(REQUIRED TASKS):
1 – Answer these questions from the passage on measuring corruption with big data:
(a) What has large-scale firm ownership data revealed internationally?
(b) According to fieldwork, how do corrupt officials steer contracts to favored firms?
(c) What are repeated interactions in procurement markets found to be significantly related to?
2 – Carry on the passage on measuring corruption with big data, picking up after its final sentence.

(SOURCE EXTRACT):
________________________
Observing the shortcomings of other approaches, researchers have increasingly turned to big data methods to quantify and study corruption in the public sector. These studies tend to leverage found data collected and curated by governments for other purposes. They rely heavily on new trends for open government and e-government [42]. As citizens increasingly demand transparency and public-sector use of information and communication technologies proliferates, it is reasonable to expect that more data will become available in the future [43]. Data in the USA on lobbying [44] and campaign contributions [45, 46] have been used to measure the influence of money in politics. Internationally, large-scale firm ownership data reveal how firms avoid taxes [47]. Crowdsourced data on convicted public officials, for instance extracted from Wikipedia, have been used to study the emergence of systemic corruption [19]. Big data has also been leveraged to study topics related to corruption like nepotism [48].

As mentioned in Introduction, our study leverages big data on public procurement. The scale and scope of procurement and its status as a key interface between the public and private sectors have made it a popular topic of research. How do researchers quantify corruption using public procurement data? Fieldwork suggests that corrupt officials steer contracts to favored firms by restricting competition, insuring high profits [49]. In general, traces of the strategies used to restrict competition can be extracted from administrative data on the contracting process, enabling researchers to score individual contracts for corruption risk. The most general indicator tracks the competitive outcome directly: Whether the contract attracted a single bidder. Single-bid contracts represent a clear corruption risk.

Single-bid contracting rates have been used as an effective proxy for corruption in various contexts, including studies on the relationship between corruption and political incumbency [15], the importance of meritocracy in bureaucratic outcomes [16], the impact of social networks on local corruption [50, 51], and the effect of campaign contributions on corruption [52]. Procurement-based corruption risk indicators have the advantage that they apply to micro-level transactions, enabling the study of corruption at multiple scales. Several previous studies study the distribution of corruption risk in procurement markets represented as networks. One such study finds that repeated interactions are significantly related to corruption risk [53], while another demonstrates how procurement markets change when corruption risk becomes endemic [14].
________________________
(GIVEN RECORDS):
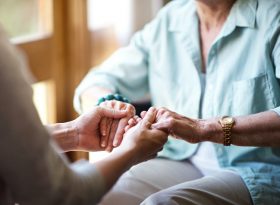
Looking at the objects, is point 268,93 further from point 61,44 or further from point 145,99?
point 61,44

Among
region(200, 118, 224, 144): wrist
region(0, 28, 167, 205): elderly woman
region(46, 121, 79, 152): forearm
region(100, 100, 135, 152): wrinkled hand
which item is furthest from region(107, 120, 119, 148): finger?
region(0, 28, 167, 205): elderly woman

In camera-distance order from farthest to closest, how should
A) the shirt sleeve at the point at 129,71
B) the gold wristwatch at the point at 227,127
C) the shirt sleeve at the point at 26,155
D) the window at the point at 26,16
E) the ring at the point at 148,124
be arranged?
the window at the point at 26,16 → the shirt sleeve at the point at 129,71 → the gold wristwatch at the point at 227,127 → the ring at the point at 148,124 → the shirt sleeve at the point at 26,155

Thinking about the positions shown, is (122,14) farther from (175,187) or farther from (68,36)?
(175,187)

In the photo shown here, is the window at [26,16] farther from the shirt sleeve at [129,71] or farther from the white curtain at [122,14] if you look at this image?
the shirt sleeve at [129,71]

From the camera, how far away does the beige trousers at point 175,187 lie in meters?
1.60

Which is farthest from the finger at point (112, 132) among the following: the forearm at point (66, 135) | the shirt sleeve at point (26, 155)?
the shirt sleeve at point (26, 155)

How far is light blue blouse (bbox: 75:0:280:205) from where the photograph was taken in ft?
5.72

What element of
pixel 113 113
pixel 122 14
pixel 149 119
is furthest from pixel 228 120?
pixel 122 14

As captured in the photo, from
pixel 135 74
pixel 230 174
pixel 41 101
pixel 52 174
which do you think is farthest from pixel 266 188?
pixel 41 101

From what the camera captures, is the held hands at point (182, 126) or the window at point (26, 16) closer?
the held hands at point (182, 126)

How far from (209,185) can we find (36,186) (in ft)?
2.23

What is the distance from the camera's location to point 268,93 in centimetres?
176

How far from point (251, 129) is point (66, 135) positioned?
545 millimetres

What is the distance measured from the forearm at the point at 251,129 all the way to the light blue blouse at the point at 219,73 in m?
0.04
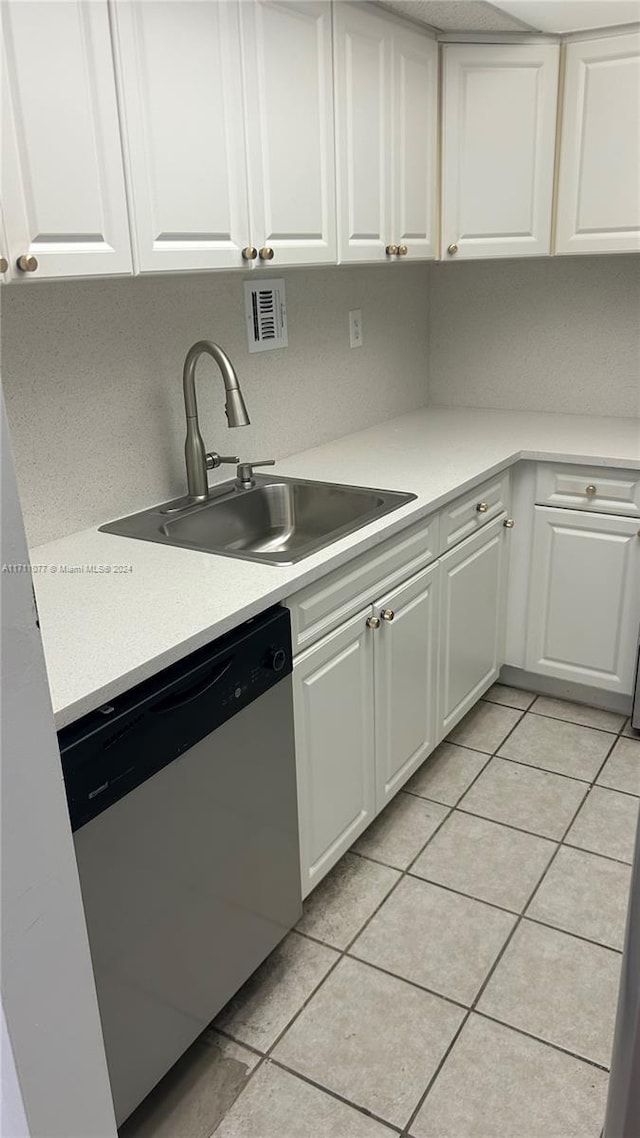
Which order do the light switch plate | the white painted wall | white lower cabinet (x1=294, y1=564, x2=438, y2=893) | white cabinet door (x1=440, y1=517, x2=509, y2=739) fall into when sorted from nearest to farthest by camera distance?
the white painted wall → white lower cabinet (x1=294, y1=564, x2=438, y2=893) → white cabinet door (x1=440, y1=517, x2=509, y2=739) → the light switch plate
________________________
(RESULTS FOR EACH TASK):
1 –
(a) It has revealed how firms avoid taxes.
(b) They steer contracts to favored firms by restricting competition, insuring high profits.
(c) They are significantly related to corruption risk.

2 –
Despite the significant interest in corruption as a problem and the proliferation of public procurement-based big data indicators, we are not aware of research that explores the distributional and structural properties of corruption in different countries based on the patterns of interactions between public and private actors. This gap in the literature is surprising given that social scientists have been categorizing countries by the organization of corruption in their public sectors for decades [54, 55]. We fill this gap by leveraging the tools of network science, providing an analytic framework to both study the distribution of corruption risks in countries and to provide tailor suggestions on how to combat it.

3 Data and framework

3.1 Procurement data

Our analytic framework measures corruption risk at a transaction level using data from public procurement contracts. We collected data on all public procurement contracts published in Tenders Electronic Daily^{Footnote 1} (TED), the official journal of public procurement contracts of the European Union, from 2008 to 2016. Both calls for tenders and the announcement of their award are published in TED. EU law requires that any public procurement contract exceeding an estimated value of 5.2 million Euro for works and 135 thousand Euro for services and supplies must be published on TED. TED estimates that over 400 billion Euro of total contract value is published in its pages every year, accounting for nearly 3% of EU GDP. Though the high thresholds exclude a significant number of contracts from our data, using only data from TED maximizes the international comparability of our analyses.

Our final dataset consists of 4,098,771 contracts awarded in 2008–2016. We consider 26 member states of the EU, excluding Luxembourg because of the relatively small number of contracts awarded there and Croatia because it only joined the EU in 2013. We also exclude contracts awarded by EU institutions (the Commission, Parliament, Council) as we aim to compare countries. The data are available for download at https://zenodo.org/record/3537986#.XcmMPkX0mgk.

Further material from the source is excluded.